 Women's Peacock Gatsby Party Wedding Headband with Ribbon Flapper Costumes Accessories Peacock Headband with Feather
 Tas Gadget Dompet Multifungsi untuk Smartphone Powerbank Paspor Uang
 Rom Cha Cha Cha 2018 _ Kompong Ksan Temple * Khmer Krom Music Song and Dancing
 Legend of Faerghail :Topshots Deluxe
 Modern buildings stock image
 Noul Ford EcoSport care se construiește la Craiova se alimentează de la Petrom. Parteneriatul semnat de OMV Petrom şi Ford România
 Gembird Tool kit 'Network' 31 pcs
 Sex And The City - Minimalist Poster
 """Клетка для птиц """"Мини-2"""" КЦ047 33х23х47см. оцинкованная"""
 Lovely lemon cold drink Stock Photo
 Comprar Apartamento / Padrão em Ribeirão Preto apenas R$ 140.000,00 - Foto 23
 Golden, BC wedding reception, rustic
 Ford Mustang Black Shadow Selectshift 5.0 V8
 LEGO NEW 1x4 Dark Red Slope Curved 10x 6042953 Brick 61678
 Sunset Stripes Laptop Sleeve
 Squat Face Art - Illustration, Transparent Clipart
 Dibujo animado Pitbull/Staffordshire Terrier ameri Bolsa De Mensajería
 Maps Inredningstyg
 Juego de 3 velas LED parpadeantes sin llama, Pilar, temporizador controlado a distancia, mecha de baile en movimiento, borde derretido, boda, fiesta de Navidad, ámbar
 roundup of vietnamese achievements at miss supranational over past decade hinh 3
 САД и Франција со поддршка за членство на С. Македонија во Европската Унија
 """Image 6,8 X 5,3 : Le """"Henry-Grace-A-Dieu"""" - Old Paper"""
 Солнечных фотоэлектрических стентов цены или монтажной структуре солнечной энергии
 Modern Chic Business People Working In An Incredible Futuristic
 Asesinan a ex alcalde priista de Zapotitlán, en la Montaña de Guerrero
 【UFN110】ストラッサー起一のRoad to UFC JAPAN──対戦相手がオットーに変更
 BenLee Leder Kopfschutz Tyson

▶ [Problem requirements] Lines with the string "Modern": say how many appear in the entries above, giving the number alone.

▶ [Your response] 2